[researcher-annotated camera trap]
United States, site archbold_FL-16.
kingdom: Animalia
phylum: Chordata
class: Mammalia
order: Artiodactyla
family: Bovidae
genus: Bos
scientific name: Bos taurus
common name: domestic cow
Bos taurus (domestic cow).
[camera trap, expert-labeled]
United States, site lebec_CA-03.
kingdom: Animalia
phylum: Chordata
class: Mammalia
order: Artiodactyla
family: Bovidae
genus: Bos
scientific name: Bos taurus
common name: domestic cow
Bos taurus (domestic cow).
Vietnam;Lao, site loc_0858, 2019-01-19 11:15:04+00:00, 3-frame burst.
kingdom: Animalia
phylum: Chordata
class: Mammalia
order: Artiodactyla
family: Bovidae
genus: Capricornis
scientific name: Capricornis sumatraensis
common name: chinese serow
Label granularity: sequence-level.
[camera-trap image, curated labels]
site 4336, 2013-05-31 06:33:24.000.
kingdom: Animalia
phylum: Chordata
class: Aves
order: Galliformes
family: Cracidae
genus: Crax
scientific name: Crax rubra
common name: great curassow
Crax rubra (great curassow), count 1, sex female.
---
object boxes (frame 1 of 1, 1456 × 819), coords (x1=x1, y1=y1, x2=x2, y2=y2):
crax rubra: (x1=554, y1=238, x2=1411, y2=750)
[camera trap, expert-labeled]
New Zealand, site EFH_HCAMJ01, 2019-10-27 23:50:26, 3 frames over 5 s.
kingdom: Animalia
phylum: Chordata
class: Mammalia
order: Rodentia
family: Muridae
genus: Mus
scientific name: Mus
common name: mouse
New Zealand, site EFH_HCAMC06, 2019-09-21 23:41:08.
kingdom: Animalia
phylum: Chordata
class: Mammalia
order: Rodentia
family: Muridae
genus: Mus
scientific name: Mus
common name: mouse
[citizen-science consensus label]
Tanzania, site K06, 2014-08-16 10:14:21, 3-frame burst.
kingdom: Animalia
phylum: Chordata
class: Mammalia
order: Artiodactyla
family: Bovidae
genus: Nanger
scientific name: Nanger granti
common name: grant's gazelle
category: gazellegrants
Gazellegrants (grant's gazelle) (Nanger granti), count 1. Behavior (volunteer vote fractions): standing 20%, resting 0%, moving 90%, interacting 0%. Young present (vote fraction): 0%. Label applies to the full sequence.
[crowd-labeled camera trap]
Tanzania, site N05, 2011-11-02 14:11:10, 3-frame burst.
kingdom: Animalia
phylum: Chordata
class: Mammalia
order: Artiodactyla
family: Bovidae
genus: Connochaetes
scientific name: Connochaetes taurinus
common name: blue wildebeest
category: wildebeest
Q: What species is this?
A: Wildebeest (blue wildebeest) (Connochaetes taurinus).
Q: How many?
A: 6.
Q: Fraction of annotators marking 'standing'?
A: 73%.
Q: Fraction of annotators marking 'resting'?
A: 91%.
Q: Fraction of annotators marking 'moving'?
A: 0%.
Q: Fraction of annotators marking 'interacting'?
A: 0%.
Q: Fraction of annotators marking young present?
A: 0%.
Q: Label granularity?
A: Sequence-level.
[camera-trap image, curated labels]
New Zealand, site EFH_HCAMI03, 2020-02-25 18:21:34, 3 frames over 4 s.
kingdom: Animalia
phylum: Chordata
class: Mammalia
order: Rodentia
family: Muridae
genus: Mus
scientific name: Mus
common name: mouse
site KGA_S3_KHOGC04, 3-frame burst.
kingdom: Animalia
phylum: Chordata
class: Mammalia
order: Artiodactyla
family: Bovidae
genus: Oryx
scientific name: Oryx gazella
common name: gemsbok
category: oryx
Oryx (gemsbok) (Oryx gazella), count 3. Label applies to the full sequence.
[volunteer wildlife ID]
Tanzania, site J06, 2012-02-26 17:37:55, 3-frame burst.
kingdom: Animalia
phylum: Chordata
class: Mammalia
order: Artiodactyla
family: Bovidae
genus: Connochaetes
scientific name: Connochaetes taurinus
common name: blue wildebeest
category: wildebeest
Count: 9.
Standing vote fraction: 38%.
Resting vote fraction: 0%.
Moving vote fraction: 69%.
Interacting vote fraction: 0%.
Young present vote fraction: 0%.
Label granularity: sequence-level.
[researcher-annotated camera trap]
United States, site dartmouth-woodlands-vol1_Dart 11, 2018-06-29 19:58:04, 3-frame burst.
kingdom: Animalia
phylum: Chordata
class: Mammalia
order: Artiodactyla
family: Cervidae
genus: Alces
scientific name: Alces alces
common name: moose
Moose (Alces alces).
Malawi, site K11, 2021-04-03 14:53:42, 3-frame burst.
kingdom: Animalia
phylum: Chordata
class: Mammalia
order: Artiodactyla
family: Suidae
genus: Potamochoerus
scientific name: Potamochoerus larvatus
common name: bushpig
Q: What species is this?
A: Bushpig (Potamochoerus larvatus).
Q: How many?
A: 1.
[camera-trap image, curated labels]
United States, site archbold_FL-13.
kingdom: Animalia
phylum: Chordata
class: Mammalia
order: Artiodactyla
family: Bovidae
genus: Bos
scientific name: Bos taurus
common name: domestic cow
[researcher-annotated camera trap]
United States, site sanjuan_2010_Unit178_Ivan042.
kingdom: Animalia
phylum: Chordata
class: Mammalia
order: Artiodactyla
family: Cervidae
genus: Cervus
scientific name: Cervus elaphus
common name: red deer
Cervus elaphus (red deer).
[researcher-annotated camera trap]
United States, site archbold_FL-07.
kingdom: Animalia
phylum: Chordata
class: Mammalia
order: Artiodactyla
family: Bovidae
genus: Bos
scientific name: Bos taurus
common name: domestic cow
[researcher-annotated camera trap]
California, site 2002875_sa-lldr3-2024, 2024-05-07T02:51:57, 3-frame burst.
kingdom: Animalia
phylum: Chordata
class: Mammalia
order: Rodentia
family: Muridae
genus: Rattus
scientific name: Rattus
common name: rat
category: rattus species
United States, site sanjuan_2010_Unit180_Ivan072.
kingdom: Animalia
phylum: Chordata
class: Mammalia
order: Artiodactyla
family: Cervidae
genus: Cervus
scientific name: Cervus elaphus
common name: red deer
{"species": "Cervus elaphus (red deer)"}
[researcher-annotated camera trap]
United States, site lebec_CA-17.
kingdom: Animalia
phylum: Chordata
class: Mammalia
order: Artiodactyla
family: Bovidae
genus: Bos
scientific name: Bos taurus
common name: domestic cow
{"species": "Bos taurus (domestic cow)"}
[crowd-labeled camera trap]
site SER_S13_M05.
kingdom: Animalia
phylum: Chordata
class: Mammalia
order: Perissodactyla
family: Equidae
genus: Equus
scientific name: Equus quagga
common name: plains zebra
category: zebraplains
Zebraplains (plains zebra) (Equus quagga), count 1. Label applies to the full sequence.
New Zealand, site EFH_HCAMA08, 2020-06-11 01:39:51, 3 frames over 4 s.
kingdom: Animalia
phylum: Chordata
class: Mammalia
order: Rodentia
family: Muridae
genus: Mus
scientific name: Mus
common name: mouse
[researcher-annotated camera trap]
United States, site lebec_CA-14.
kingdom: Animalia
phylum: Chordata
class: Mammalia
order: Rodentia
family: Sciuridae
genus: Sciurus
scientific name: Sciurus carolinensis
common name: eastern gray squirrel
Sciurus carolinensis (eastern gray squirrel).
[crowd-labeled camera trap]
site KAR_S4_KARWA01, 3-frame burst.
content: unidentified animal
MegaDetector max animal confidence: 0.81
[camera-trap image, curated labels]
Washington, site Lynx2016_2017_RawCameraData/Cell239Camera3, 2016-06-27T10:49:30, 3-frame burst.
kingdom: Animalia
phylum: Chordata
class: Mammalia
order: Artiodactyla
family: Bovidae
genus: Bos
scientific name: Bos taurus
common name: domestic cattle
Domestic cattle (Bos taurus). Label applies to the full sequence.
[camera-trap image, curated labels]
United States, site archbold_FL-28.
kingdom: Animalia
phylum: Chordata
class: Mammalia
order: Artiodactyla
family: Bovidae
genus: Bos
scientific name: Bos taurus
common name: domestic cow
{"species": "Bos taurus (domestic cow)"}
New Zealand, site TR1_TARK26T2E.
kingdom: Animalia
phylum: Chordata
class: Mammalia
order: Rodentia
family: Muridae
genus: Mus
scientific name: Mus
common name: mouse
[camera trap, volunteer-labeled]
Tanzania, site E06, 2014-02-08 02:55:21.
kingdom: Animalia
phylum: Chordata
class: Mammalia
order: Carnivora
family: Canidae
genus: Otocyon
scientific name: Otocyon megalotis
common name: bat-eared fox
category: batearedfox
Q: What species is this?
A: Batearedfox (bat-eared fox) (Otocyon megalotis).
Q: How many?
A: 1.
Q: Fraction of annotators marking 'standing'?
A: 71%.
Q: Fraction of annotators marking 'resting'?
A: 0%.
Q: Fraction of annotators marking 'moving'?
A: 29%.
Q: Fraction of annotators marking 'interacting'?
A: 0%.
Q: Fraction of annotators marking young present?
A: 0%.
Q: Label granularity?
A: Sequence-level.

Task prompt:
Return, exactly, the lines from the first line of the records above to the line containing "common name: chinese serow", both included.

Worked solution:
[researcher-annotated camera trap]
United States, site archbold_FL-16.
kingdom: Animalia
phylum: Chordata
class: Mammalia
order: Artiodactyla
family: Bovidae
genus: Bos
scientific name: Bos taurus
common name: domestic cow
Bos taurus (domestic cow).
[camera trap, expert-labeled]
United States, site lebec_CA-03.
kingdom: Animalia
phylum: Chordata
class: Mammalia
order: Artiodactyla
family: Bovidae
genus: Bos
scientific name: Bos taurus
common name: domestic cow
Bos taurus (domestic cow).
Vietnam;Lao, site loc_0858, 2019-01-19 11:15:04+00:00, 3-frame burst.
kingdom: Animalia
phylum: Chordata
class: Mammalia
order: Artiodactyla
family: Bovidae
genus: Capricornis
scientific name: Capricornis sumatraensis
common name: chinese serow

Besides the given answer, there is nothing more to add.